┌─ Data for the task

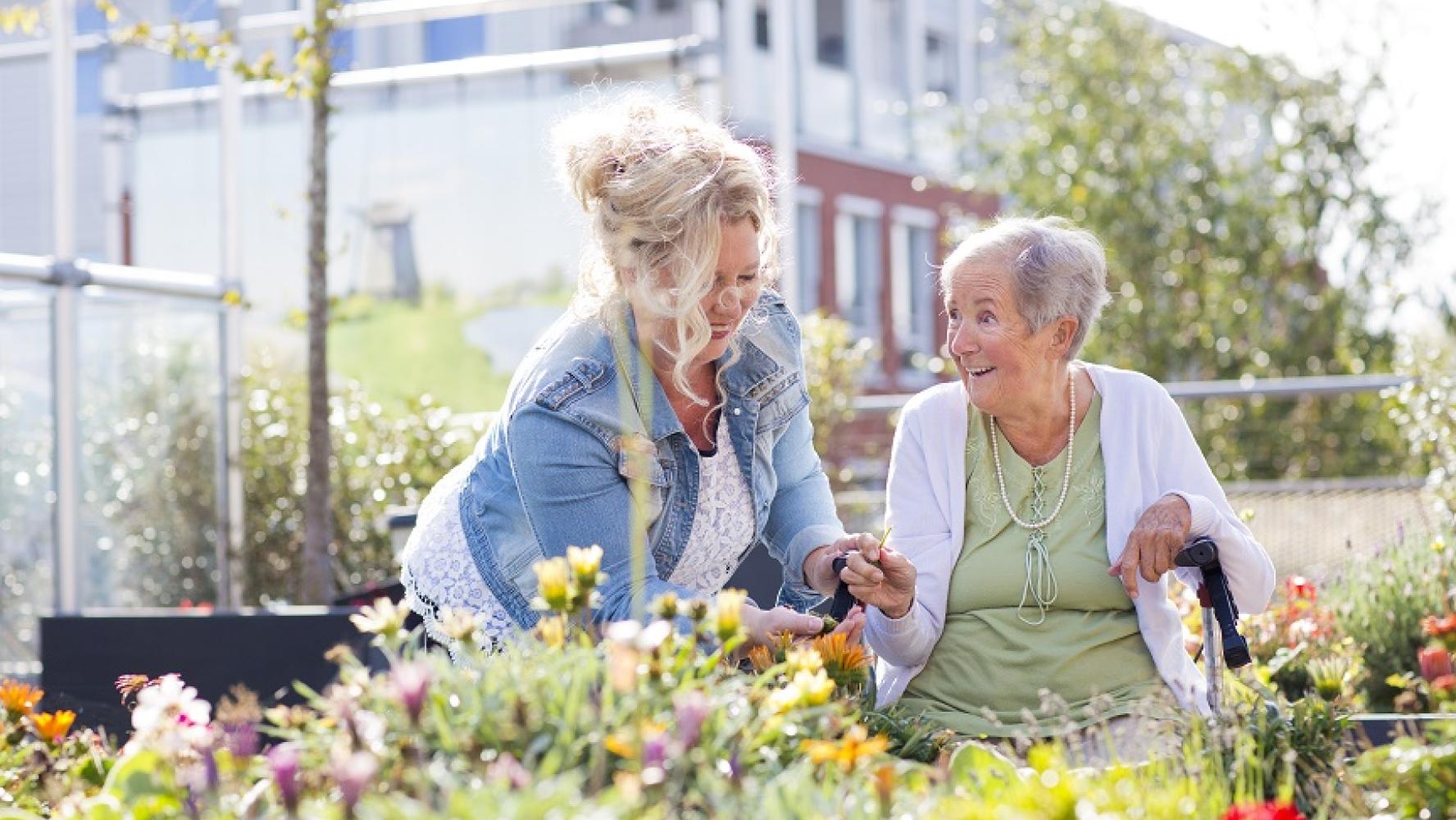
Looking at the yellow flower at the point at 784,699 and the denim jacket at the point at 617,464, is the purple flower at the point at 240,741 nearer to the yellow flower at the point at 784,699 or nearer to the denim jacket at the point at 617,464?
the yellow flower at the point at 784,699

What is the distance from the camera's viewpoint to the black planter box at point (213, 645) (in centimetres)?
436

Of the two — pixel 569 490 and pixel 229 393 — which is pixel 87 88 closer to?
pixel 229 393

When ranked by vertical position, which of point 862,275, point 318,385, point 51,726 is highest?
point 51,726

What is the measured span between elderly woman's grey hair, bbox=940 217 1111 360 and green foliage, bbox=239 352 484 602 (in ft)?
12.8

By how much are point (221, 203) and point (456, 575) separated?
4.17 metres

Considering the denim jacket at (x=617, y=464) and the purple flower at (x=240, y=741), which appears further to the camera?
the denim jacket at (x=617, y=464)

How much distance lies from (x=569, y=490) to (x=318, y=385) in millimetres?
3477

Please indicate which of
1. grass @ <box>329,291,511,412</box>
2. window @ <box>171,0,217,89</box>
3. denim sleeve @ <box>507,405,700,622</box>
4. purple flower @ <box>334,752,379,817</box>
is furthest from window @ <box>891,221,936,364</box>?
purple flower @ <box>334,752,379,817</box>

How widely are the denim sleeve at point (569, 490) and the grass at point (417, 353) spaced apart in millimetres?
6543

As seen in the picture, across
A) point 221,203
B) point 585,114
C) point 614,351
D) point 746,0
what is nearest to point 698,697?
point 614,351

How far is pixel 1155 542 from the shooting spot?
10.1 ft

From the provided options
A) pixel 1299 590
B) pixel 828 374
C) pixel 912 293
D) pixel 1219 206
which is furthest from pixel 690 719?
pixel 912 293

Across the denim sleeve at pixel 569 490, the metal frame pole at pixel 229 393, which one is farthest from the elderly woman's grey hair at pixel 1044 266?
the metal frame pole at pixel 229 393

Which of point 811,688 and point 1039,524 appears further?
point 1039,524
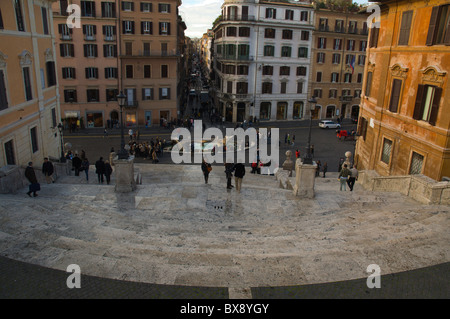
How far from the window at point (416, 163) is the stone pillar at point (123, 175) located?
1408 centimetres

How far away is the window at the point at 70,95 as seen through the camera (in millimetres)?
41750

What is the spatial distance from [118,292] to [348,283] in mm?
4682

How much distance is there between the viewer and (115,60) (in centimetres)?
4219

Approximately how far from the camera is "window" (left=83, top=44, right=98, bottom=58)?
41094mm

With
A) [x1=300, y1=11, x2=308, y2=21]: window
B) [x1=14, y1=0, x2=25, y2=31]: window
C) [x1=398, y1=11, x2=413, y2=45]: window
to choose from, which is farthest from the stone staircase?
[x1=300, y1=11, x2=308, y2=21]: window

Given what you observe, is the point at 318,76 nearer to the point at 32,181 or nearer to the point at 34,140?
the point at 34,140

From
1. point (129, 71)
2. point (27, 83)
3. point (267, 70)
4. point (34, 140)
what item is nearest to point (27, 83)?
point (27, 83)

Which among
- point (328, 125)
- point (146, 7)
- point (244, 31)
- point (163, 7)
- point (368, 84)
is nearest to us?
point (368, 84)

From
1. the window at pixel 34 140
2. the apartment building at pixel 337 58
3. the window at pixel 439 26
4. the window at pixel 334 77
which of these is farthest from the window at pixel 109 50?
the window at pixel 439 26

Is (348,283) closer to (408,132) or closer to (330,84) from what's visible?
(408,132)

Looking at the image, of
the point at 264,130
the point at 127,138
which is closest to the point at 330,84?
the point at 264,130

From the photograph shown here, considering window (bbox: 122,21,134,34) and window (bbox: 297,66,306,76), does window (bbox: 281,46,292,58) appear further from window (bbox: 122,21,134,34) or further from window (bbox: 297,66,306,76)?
window (bbox: 122,21,134,34)

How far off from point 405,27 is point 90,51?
34.0 metres

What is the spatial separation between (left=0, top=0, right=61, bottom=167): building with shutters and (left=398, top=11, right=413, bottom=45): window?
2060 cm
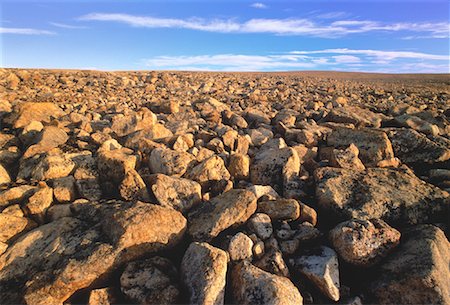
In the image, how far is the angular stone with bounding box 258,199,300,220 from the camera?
13.7 feet

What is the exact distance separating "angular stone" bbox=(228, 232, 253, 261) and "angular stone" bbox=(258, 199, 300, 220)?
601 mm

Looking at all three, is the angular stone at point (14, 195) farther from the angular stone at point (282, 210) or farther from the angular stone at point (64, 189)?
the angular stone at point (282, 210)

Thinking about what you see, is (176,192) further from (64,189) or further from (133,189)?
(64,189)

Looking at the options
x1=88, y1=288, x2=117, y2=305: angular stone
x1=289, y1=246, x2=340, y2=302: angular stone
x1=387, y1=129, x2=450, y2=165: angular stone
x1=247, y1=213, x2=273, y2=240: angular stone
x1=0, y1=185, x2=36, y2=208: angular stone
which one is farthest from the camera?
x1=387, y1=129, x2=450, y2=165: angular stone

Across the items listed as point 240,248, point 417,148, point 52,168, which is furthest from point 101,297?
point 417,148

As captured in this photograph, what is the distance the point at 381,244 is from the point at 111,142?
4278 millimetres

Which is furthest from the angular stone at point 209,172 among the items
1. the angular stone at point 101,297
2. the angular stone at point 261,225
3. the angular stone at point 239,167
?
the angular stone at point 101,297

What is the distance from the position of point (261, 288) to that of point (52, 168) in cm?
344

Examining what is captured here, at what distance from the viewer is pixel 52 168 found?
16.1 ft

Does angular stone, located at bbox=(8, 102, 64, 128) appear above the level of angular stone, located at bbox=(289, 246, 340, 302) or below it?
above

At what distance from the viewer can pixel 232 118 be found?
26.3ft

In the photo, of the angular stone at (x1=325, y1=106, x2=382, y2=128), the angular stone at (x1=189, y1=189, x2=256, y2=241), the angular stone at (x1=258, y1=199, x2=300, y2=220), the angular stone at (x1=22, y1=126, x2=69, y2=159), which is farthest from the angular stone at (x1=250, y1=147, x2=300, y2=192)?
the angular stone at (x1=325, y1=106, x2=382, y2=128)

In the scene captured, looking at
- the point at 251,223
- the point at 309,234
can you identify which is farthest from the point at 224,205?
the point at 309,234

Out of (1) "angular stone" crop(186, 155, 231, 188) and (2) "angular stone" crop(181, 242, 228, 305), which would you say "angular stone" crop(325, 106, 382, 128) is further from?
(2) "angular stone" crop(181, 242, 228, 305)
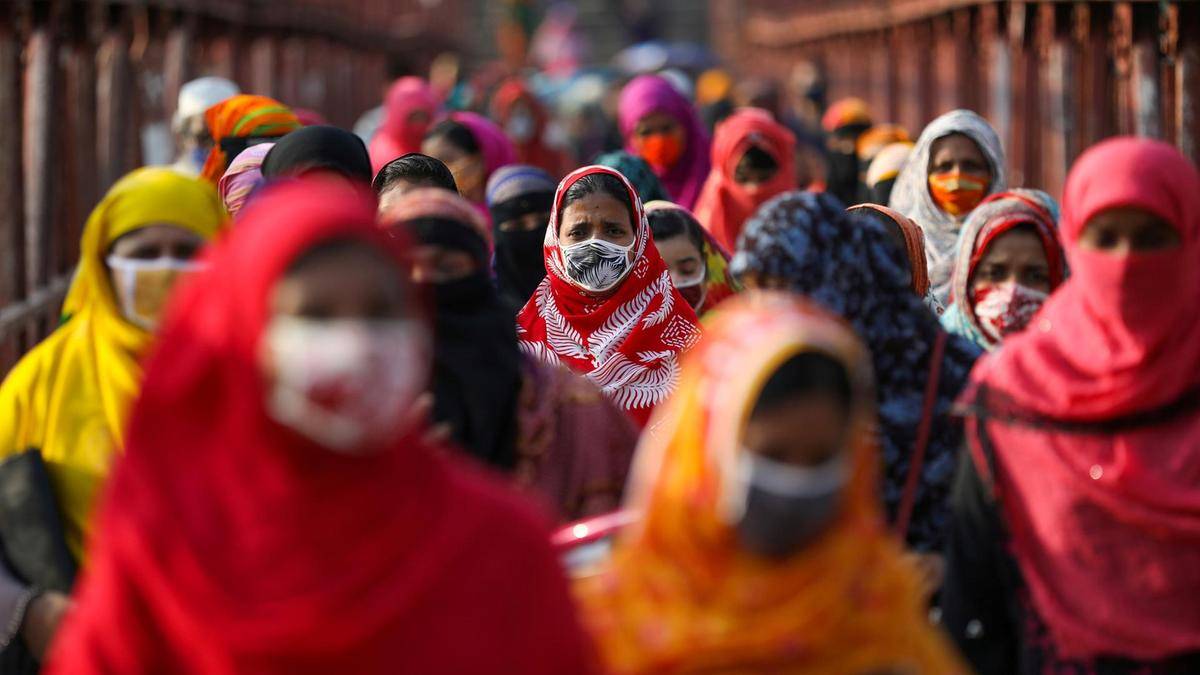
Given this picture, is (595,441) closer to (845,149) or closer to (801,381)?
(801,381)

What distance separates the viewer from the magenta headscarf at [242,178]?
613cm

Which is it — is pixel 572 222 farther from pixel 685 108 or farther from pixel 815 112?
pixel 815 112

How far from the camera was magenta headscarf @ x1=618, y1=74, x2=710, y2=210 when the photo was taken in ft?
35.4

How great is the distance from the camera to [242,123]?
7.37 m

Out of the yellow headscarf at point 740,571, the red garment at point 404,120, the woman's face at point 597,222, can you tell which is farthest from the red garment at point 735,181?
the yellow headscarf at point 740,571

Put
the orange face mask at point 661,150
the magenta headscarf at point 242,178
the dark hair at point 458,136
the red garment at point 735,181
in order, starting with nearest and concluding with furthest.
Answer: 1. the magenta headscarf at point 242,178
2. the dark hair at point 458,136
3. the red garment at point 735,181
4. the orange face mask at point 661,150

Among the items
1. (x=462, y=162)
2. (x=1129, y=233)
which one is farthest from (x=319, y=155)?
(x=462, y=162)

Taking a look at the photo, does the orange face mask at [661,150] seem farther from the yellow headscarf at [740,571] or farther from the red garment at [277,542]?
the red garment at [277,542]

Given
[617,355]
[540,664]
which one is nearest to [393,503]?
[540,664]

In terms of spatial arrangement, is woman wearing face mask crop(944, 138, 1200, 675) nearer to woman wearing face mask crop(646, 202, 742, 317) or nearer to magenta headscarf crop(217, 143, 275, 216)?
magenta headscarf crop(217, 143, 275, 216)

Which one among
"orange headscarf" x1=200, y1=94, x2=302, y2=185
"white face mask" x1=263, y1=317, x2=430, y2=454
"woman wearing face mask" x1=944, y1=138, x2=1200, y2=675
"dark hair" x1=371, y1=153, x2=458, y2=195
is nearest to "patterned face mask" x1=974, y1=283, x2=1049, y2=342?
"woman wearing face mask" x1=944, y1=138, x2=1200, y2=675

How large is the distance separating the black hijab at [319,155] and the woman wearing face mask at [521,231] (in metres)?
1.79

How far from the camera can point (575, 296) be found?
20.2 feet

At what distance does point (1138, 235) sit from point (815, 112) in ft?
42.8
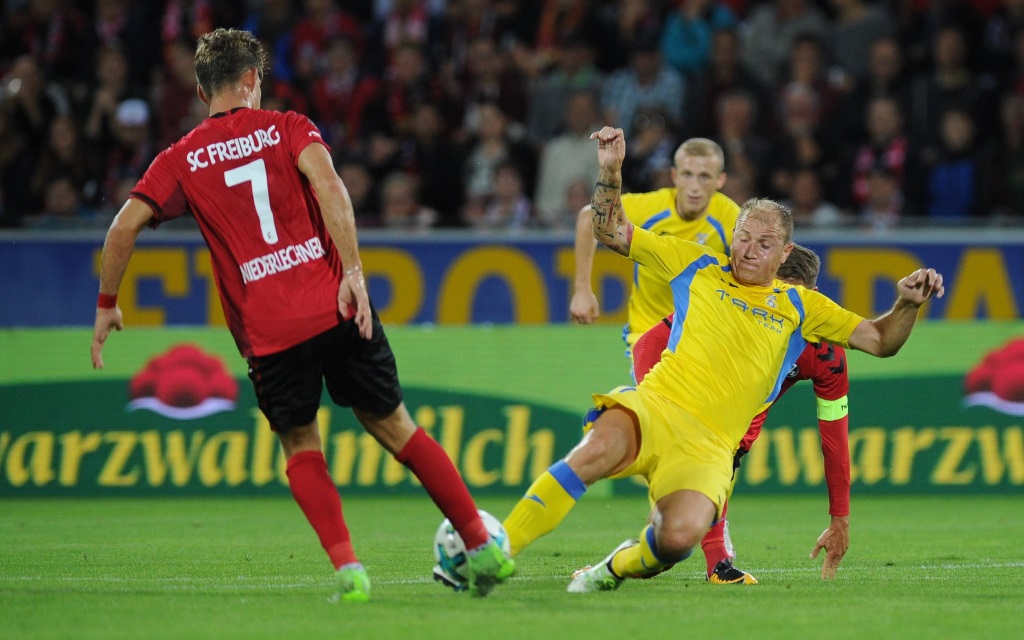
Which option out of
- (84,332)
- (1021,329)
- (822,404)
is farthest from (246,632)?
(1021,329)

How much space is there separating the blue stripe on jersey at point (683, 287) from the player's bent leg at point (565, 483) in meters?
0.63

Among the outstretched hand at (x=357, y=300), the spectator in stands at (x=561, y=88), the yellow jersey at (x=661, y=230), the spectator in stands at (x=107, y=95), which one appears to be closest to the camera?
the outstretched hand at (x=357, y=300)

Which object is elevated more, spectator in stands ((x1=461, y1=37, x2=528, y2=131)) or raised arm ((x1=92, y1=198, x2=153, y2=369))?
spectator in stands ((x1=461, y1=37, x2=528, y2=131))

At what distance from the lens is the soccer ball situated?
19.5 ft

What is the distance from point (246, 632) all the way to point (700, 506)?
6.47 ft

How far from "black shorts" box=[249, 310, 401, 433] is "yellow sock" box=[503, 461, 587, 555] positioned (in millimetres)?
697

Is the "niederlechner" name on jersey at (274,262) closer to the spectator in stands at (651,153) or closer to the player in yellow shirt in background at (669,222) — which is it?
the player in yellow shirt in background at (669,222)

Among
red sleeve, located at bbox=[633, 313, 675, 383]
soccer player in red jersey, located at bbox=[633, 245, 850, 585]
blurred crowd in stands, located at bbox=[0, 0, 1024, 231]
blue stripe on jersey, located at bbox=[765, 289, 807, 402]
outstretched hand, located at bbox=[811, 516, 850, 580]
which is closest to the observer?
blue stripe on jersey, located at bbox=[765, 289, 807, 402]

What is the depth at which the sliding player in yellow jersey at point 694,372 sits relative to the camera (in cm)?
606

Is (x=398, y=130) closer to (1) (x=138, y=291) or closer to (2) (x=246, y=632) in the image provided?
(1) (x=138, y=291)

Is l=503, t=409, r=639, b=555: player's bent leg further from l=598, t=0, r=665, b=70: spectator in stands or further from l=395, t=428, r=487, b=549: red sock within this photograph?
l=598, t=0, r=665, b=70: spectator in stands

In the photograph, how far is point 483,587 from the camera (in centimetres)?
596

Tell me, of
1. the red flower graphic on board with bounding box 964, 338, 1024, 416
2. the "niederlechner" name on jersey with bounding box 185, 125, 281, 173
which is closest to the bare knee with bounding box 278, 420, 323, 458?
the "niederlechner" name on jersey with bounding box 185, 125, 281, 173

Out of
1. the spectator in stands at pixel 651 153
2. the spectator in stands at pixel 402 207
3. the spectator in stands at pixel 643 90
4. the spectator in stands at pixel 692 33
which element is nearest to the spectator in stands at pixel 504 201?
the spectator in stands at pixel 402 207
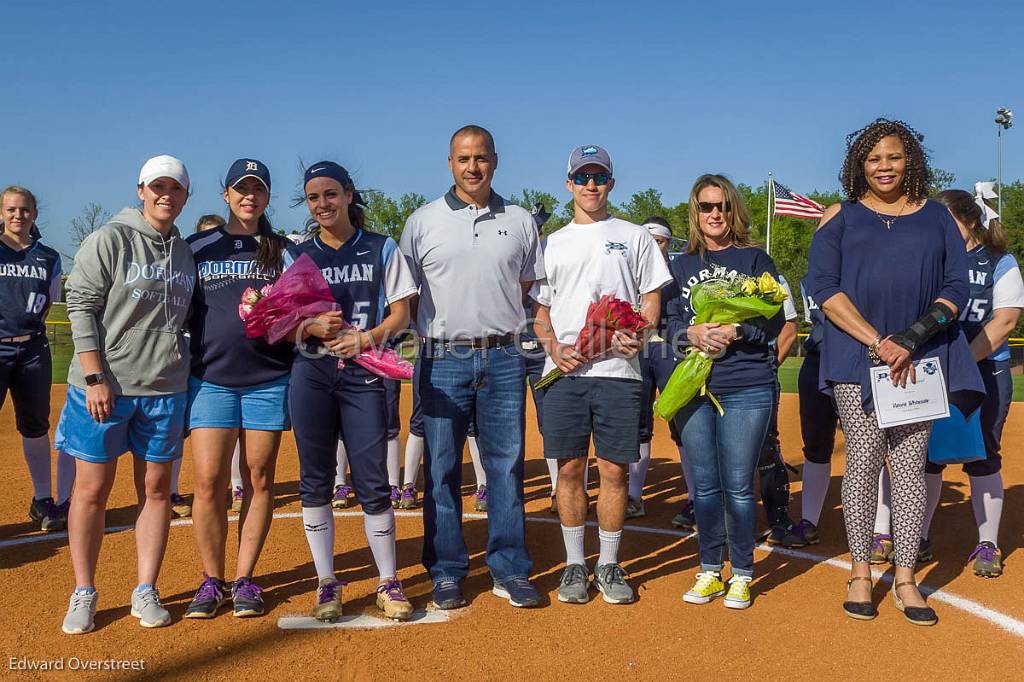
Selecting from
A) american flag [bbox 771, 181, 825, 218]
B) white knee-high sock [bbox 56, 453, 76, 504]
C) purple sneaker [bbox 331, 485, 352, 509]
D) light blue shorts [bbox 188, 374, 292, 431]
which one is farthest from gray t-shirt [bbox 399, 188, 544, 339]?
american flag [bbox 771, 181, 825, 218]

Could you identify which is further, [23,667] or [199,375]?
[199,375]

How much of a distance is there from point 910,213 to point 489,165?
230cm

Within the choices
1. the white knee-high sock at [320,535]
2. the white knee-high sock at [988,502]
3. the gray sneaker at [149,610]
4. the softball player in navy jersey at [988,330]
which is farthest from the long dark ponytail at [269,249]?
the white knee-high sock at [988,502]

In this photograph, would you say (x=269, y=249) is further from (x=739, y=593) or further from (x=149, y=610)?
(x=739, y=593)

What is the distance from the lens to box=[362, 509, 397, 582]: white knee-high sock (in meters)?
4.57

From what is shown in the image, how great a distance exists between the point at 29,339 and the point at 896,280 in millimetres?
6154

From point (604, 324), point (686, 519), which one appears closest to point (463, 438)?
point (604, 324)

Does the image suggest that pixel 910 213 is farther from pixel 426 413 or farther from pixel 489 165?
pixel 426 413

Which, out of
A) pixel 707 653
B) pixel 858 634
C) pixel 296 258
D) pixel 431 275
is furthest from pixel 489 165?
pixel 858 634

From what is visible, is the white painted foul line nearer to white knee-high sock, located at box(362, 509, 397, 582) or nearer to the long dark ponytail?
white knee-high sock, located at box(362, 509, 397, 582)

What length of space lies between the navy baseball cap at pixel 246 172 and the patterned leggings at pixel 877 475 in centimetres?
334

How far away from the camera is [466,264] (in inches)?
186

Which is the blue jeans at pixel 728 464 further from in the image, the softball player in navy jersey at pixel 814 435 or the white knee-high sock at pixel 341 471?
the white knee-high sock at pixel 341 471

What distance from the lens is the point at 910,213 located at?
4523 mm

└─

• _Exercise description_
Above are the records; copy exactly the lines from the one with "From what is visible, is" through the final line.

• _Solution to this exercise_
From what is visible, is the white painted foul line nearer to white knee-high sock, located at box(362, 509, 397, 582) or nearer to the long dark ponytail?
white knee-high sock, located at box(362, 509, 397, 582)

What length of space lies between the navy baseball cap at pixel 246 172 and the patterned leggings at pixel 877 475 in centimetres?
334

How far away from the camera is [466,264] (in inches)?
186

Which is the blue jeans at pixel 728 464 further from in the image, the softball player in navy jersey at pixel 814 435 or the white knee-high sock at pixel 341 471?
the white knee-high sock at pixel 341 471

What distance from the lens is the point at 910,213 located at?
4523 mm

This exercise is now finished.